I then create an Area & Facilities Program which maps out the spaces and SQM needed for each, to give us the total footprint requirement. At times the footprint has already been allocated so then we might need to adjust the area program by reducing areas or facilities. Or we might expand the offering or simply give a portion of the floor space back to use for something else.
Next, I prepare a detailed Design Brief that is given to the Interior Architects and Designers. This introduces the designers to the workings of a day spa or wellness studio for example, and then it lists all of the considerations pertaining to doors, floors, windows, walls, lighting, electrical, audio, textiles, joinery, wet spaces and beyond. Every last detail is in this brief along with diagrams showing sample floor plans and joinery plans, as well as aspirational and instructional images.
From here the Architects and Designers map out a floorplan, elevations, joinery plans and electrical and lighting plans. I study these in detail and return with feedback and annotations on the plans to communicate what needs revisiting. This process can go on for a little while as we go back and forth refining.
Then a FFE schedule is created that lists all of the fittings, fixtures and materials that are proposed, which have hopefully been selected against the guidelines provided in the Design Brief. However, to be sure I review the schedule and flag any material or fixture that is not suitable for the environment.
Finally, all plans are signed off and construction begins. At this point I might be onsite from time to time to check things are progressing according to plan. Making any urgent amendments where needed as problems can arise during procurement and construction.
Above: Sonja is working on a Wellness Resort for AMAN in Japan that is currently in progress.
What should business owners have prepared before engaging a professional to design their spa, clinic or wellness space?

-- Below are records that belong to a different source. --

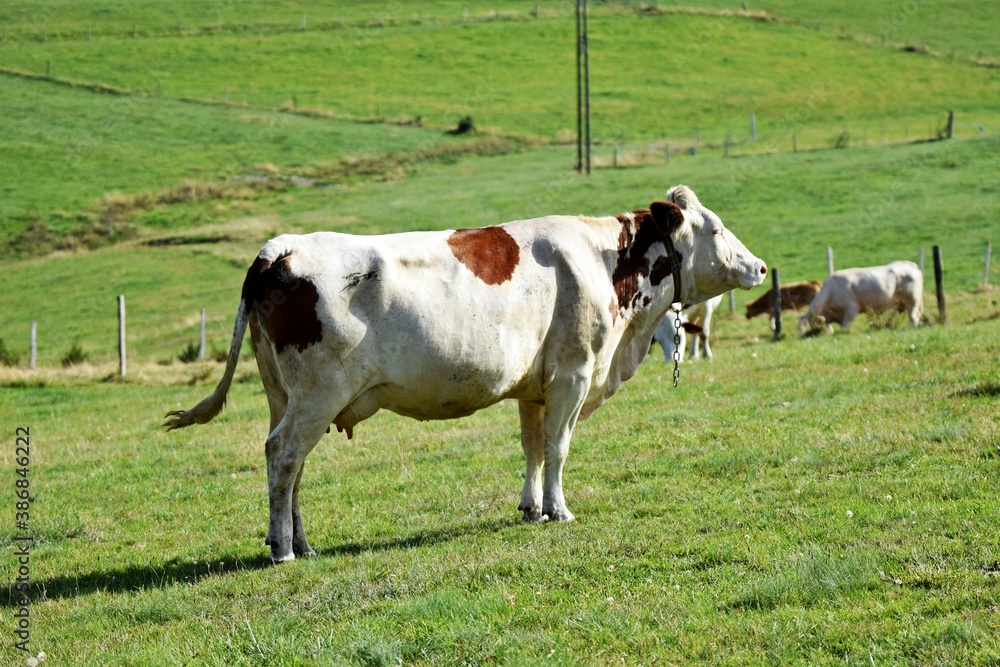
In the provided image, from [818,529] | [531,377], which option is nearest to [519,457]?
[531,377]

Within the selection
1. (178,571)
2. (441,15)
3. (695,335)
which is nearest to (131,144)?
(441,15)

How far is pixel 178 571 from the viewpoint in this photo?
28.8ft

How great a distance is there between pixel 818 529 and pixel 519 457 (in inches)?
181

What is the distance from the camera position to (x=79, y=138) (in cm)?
6412

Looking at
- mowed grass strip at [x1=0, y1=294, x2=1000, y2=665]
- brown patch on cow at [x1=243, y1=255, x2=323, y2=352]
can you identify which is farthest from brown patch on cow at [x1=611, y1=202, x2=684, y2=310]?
brown patch on cow at [x1=243, y1=255, x2=323, y2=352]

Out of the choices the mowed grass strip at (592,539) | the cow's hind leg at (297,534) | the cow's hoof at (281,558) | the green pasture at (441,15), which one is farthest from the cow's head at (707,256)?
the green pasture at (441,15)

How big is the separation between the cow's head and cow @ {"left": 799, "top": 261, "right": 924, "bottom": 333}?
14.4 metres

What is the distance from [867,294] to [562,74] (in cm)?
6055

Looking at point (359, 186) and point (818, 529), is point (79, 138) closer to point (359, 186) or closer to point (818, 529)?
point (359, 186)

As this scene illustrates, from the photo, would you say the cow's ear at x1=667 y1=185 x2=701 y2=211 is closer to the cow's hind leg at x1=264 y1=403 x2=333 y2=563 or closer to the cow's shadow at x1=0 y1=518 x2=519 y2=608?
the cow's shadow at x1=0 y1=518 x2=519 y2=608

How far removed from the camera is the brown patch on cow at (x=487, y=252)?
9094mm

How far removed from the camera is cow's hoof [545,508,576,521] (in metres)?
9.27

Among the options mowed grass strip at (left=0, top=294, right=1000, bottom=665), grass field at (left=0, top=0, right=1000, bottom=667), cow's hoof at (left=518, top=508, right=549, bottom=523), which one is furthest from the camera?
cow's hoof at (left=518, top=508, right=549, bottom=523)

SS: Business owners have often engaged branding agencies and interior designers ahead of engaging a specialist industry consultant. I believe every business owner should have a business plan and a clear budget prepared. They might even have their market research and a high-level concept presentation prepared so that they can communicate their vision to all of the professionals they will need to engage.
What are the key things to be thinking about when designing a spa, clinic or wellness space? Are there any specific legalities or compliance issues to consider?
SS: The key things to think about are; What is the desired guest experience and journey? What is the menu of services? How can the facilities be future proofed and flexible for when the menu of services and trends cause change? Will the finishes and fixtures stand the test of time, without looking tired and worn before their time? How can the space be designed so that it is timeless, perhaps allowing for re-invention with little spend? And ultimately, does the design support operational requirements and provide a ROI due those efficiencies?
Compliance issues and legalities relate to the area where the business will be built, so a local architect that knows the building code is imperative. Legally, there are minimum treatment room sizes and slip ratings for floors and other legalities that Architects and Designers are across in detail.
What interior trends are you predicting to see toward the end of the year and into next?
SS: Curves and monochromatic palettes are showing up in a lot more design, and I believe we will be seeing more of this trend. Pared back design, without the glitz, glamour and chandeliers is coming through strongly and I believe this is largely driven by the millennials who value authenticity and simplicity over ostentatious design.
The trend towards brutalist design is very much apparent and general rule breaking when it comes to spa environments is definitely on the increase. The days of Asian inspired spas and white or beige is over. We are heralding in a new and rule breaking time in spa and wellness design and I for one am excited to see that.